I continue to love serendipity. I was googling the name Kita Tschenkéli to try to fill in the biographical information on his LibraryThing author page (this is one of my pastimes), and one of the hits was the Georgian Grammar Project (whose “lexicon has been compiled on the basis of Kita Tschenkéli’s ‘Deutsch-Georgisches Wörterbuch'”). The project “consists of a Morphological analyser, a Georgian LFG Grammar, a demo treebank…, and an (un-annotated) corpus of non-fictional (mainly newspaper) and fictional texts.” What really excited me was the list of freely available resources from which their corpus was compiled: the electronic newspaper archive Opentext (“it comprises approximately 100 million words and is by far the largest collection of Georgian texts available online”), the text archive of the Georgian service of Radio Free Europe/Radio Liberty with around eight million words, and the “largest archive of fictional texts (both prose and poetry)”: the UNESCO Project digital collection of Georgian classical literature (both prose and poetry) with three million words. When I get around to wrestling with Georgian for the third time (I seem to make the attempt at ten-year intervals), this will be invaluable—and maybe by then the creators of the site will have fulfilled their promise to switch from “a proprietary encoding where each Georgian character is mapped to an ASCII character” (!) to Unicode.


  1. I’m probably not the only one who read the header and thought this might be a project to document the “might could” construction, or the pair of opposites “exact same” and “whole ‘nother”, or . . . you kin fill in the rest for yo’sef.

  2. is a nice English-Georgian dictionary (has all the words I’ve ever looked for at least), see also

  3. Many thanks!

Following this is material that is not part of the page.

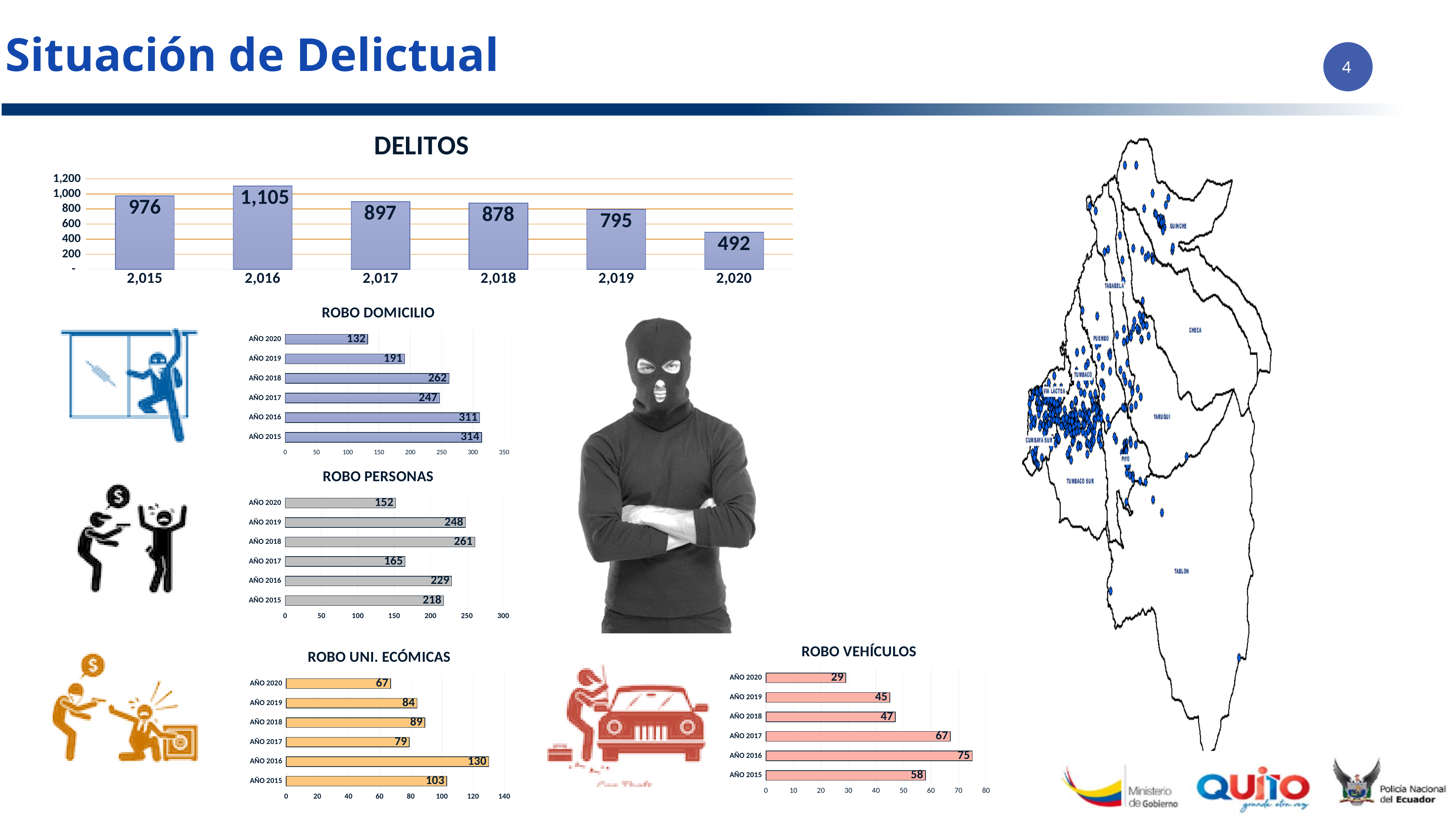
In the ROBO PERSONAS chart, what is the value for AÑO 2020? 152 In the DELITOS chart, what is the difference between the values for 2,015 and 2,020? 484 In the ROBO PERSONAS chart, which is larger, the value for AÑO 2017 or AÑO 2019? AÑO 2019 In the ROBO UNI. ECÓMICAS chart, which year has the highest value? AÑO 2016 How many years are shown in the ROBO VEHÍCULOS chart? 6 In the ROBO DOMICILIO chart, which year has the highest value? AÑO 2015 In the ROBO UNI. ECÓMICAS chart, what is the difference between the values for AÑO 2016 and AÑO 2020? 63 In the ROBO DOMICILIO chart, what is the value for AÑO 2018? 262 In the DELITOS chart, which year has the lowest value? 2,020 What kind of chart is the DELITOS chart? Bar chart In the DELITOS chart, what is the value for 2,016? 1,105 In the ROBO VEHÍCULOS chart, what is the value for AÑO 2016? 75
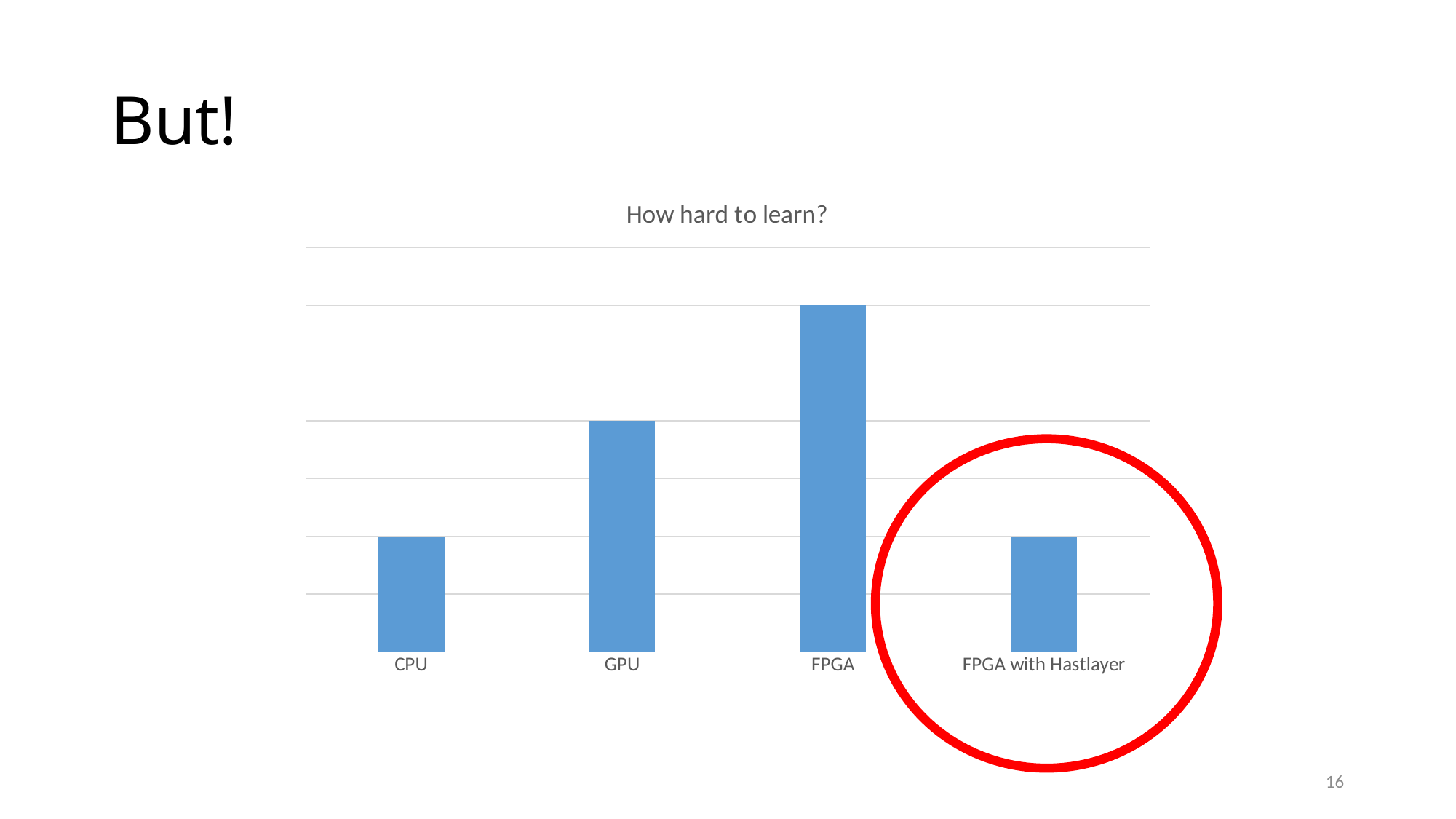
How many categories are shown on the x axis of the chart? 4 Which is larger, the bar for GPU or the bar for FPGA with Hastlayer? GPU What kind of chart is shown on the slide? bar chart Which is larger, the bar for GPU or the bar for CPU? GPU Which category on the chart is highlighted with a red circle? FPGA with Hastlayer Which is larger, the bar for FPGA or the bar for GPU? FPGA Which category has the highest bar in the chart? FPGA What is the label of the rightmost category on the x axis? FPGA with Hastlayer What is the title of the chart? How hard to learn?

Here‘s the direct link for the dictionary, and here are the resources.

  4. Christopher Culver says

    I amassed a number of Georgian materials from a certain pirated linguistics books website before I went to Georgia for several weeks last month. To my surprise, they were pointless over a large portion of the country: much of the western half of Georgia actually has Mengrelian or Svan as their native language. Of course, everyone there learns Georgian in school and can speak it, but I’d somehow feel bad if I was trying to learn a foreign language from them instead of respecting their native languages.
    As it happened though, pretty much everyone answered me in Russian anyway. This is the only former Soviet republic I’ve been to where the non-Russians have absolutely no hangups about using Russian.

  5. Interesting! Are there materials for learning Mingrelian?

  6. Christopher Culver says

    A linguaphile I met in Svaneti said there were a handful of Soviet-era resources for Svan, but all of them had serious weakness. I don’t know about Mingrelian.
    I was told by a number of people that the Georgian government discourages writing in Mingrelian and Svan to avoid the rise of separatism (as if Abkhazia and South Ossetia weren’t enough for poor Georgia). Speaking these languages is perfectly acceptable and indeed most of the population in those regions converses all day in their language, but all writing is in Georgian.

  7. Sad. Thanks for the clarification!